Directive 1
Translate this sentence from the Macola Records excerpt into Spanish: "MacMillan would send a couple hundred to his distributors, whose salespeople would take them into stores and radio stations nationwide, and the kid would get 200 or 300 to take back to his neighborhood."
Directive 2
List every street or boulevard that the Macola Records excerpt names.

Document extract
○ ○ ○ ○ ○

It turned out, though, that they didn't have just his Jewboy manager; but his mama too. And they were going to get his signature on their documents or kill the bitch.

Gimme the damn pen.



Half a decade before, Hollywood had been a long drive, an absolutely endless bus ride, and a world away. But with Reaganomics having wiped out all the youth programs, what better shot at getting out of Compton did a motherfucker have than cutting a rap record and hoping that it made him the new LL Cool J? And so, hearing the ads on KDAY, they swarmed by the carload to a little record pressing plant on Santa Monica Blvd. where, if he liked a fellow's tape, the old white dude proprietor, Don MacMillan, would press 500 12-inch singles for him for only $600. MacMillan would send a couple hundred to his distributors, whose salespeople would take them into stores and radio stations nationwide, and the kid would get 200 or 300 to take back to his neighborhood.

Compared to the South Central Los Angeles environs of his old record company, in which he'd become accustomed to witnessing shootouts on the way to work, his new stomping grounds impressed Don MacMillan as relatively tranquil, its gay teenage runaway hustlers and Hispanic gangs notwithstanding. To the kids from Compton, the squalid sector of Hollywood in which Macola Records was based must have looked like Shangri-La. In the decades since George Bush lived there briefly as a fresh-out-of-Yale oil-bit salesman in the last months of the ‘40s, Compton had turned into a war zone. Not an inch of its 10 square miles wasn't claimed by at least one of its 40 street gangs; locals observed with a strange sort of pride that if you started running east on Rosecrans from Central, you could get gatted on -- shot at -- by seven different gangs by the time you reached Atlantic Boulevard less than two miles away. If you reached it.

○ ○ ○ ○ ○

Available data
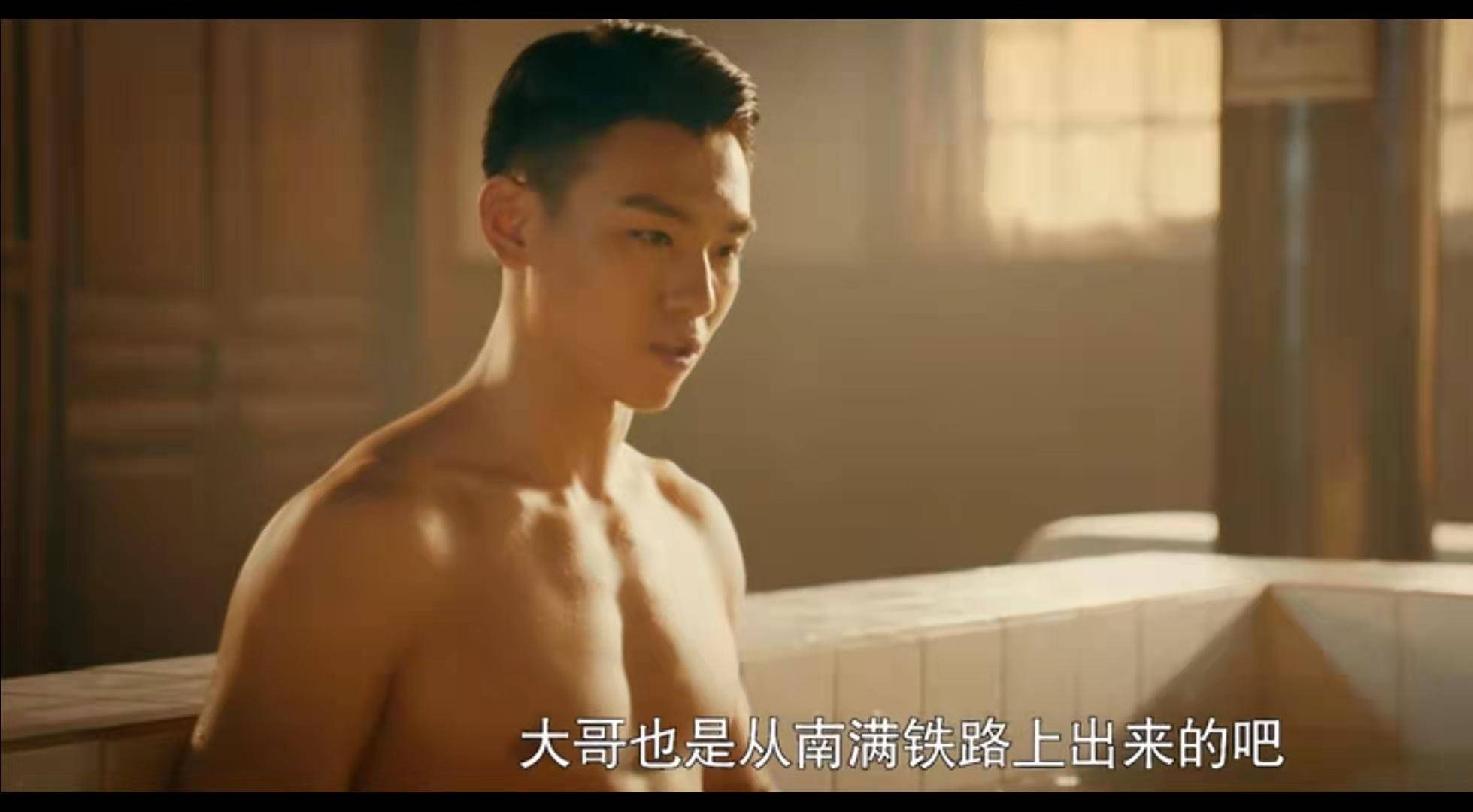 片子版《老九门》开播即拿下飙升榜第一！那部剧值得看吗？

○ ○ ○ ○ ○

Problem solution 1
MacMillan enviaba un par de cientos a sus distribuidores, cuyos vendedores los llevaban a tiendas y emisoras de radio de todo el país, y el chico recibía 200 o 300 para llevarse de vuelta a su barrio.

Problem solution 2
- Santa Monica Blvd.
- Rosecrans
- Central
- Atlantic Boulevard